***** QUOTED TEXT

The final article appeared in The Word in February 2010. At the end I also include a full, unedited transcript of our conversation.
Part One: The Word Interview
Yoko Ono sits here, peering between dark glasses and a large top hat. Jack White stands over there and across the room are Basement Jaxx. In a distant corner, almost unobserved on his guitar stool, crouches Eric Clapton. And Jools Holland, our eternally chirpy master of ceremonies, is striding in all directions, throwing benign superlatives like confetti: “The fabulous! The legendary! The one-and-only!”
They are indeed a stellar bunch, the line-up of this evening’s Later show. But if anyone can truly pull rank, it is perhaps the trim, twinkling, straight-backed gent in a black suit, who now beams happily at us all and lifts the microphone to his lips.
William “Smokey” Robinson”, aged 69, is fifty years into his career and that of the label he helped create, Motown Records. He has called his new album Time Flies When You’re Having Fun – because, he will gently insist, that’s exactly what his life is like. If there is any downside to being Smokey Robinson, universally admired and clearly the idol of every famous musician in this studio tonight, well, he is concealing it more successfully than Pagliacci (that poor, tearful clown) ever managed.
It was The Beatles who brought him to UK renown, by covering You Really Got A Hold On Me on their second LP. (Lennon remained a fan all his life, lugging First I Look At The Purse around in a portable jukebox and basing Sexy Sadie on Smokey’s I’ve Been Good To You.) His high, sweet singing voice was a thing of beauty, but as well as fronting his own band the Miracles, Smokey wrote huge hits for other Motown acts, including The Jackson 5, The Temptations and Four Tops. The lifelong pal of Motown founder Berry Gordy, Robinson was for many years the company’s vice-President. He even had a child called Tamla.

**********
***** RAW DATA

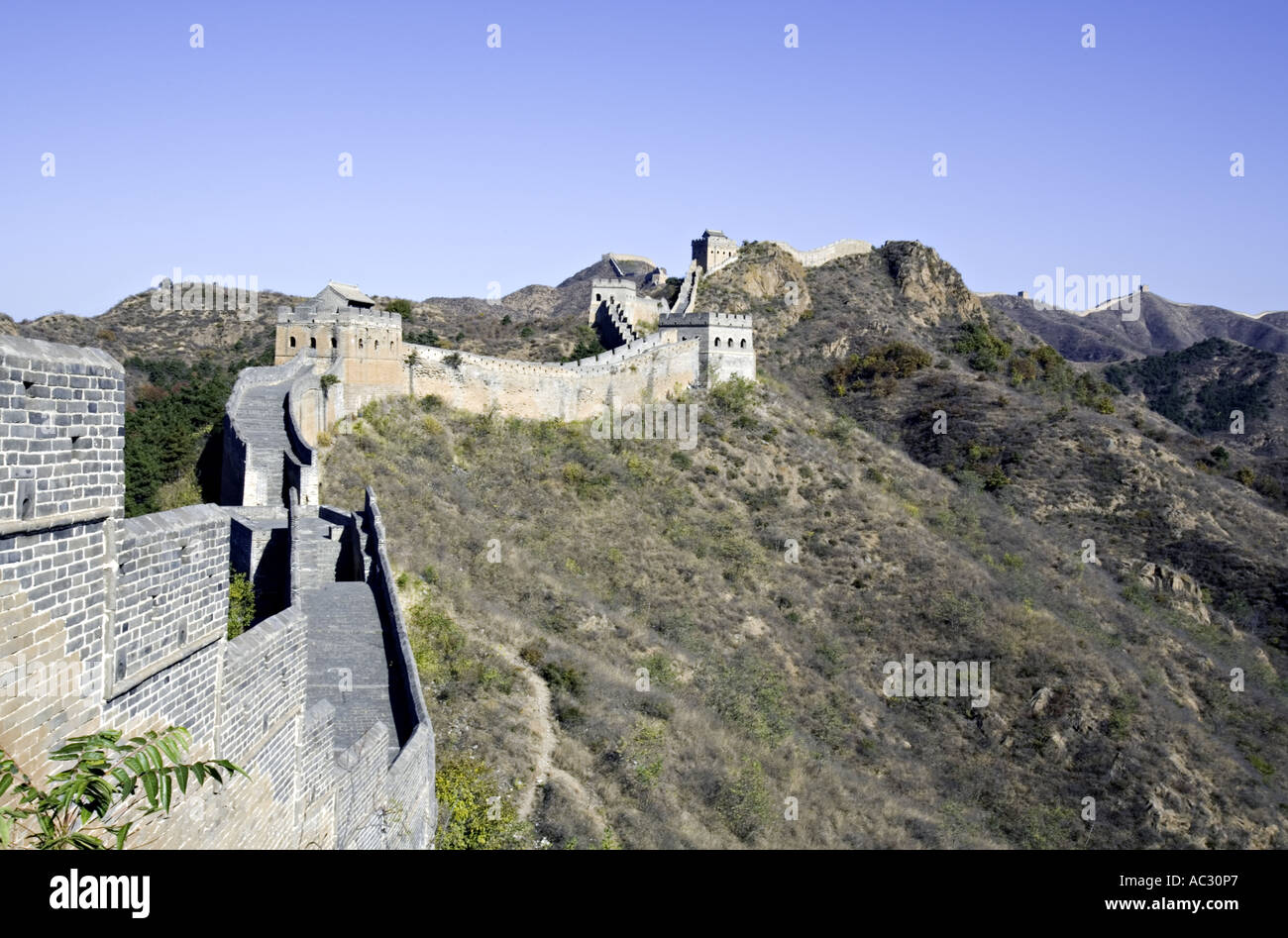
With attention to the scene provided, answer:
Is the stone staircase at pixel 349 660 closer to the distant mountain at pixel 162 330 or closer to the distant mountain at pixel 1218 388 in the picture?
the distant mountain at pixel 162 330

**********

• TASK GOAL: In the interview excerpt about Smokey Robinson, what title did he give his new album?

• PROBLEM SOLUTION: Time Flies When You're Having Fun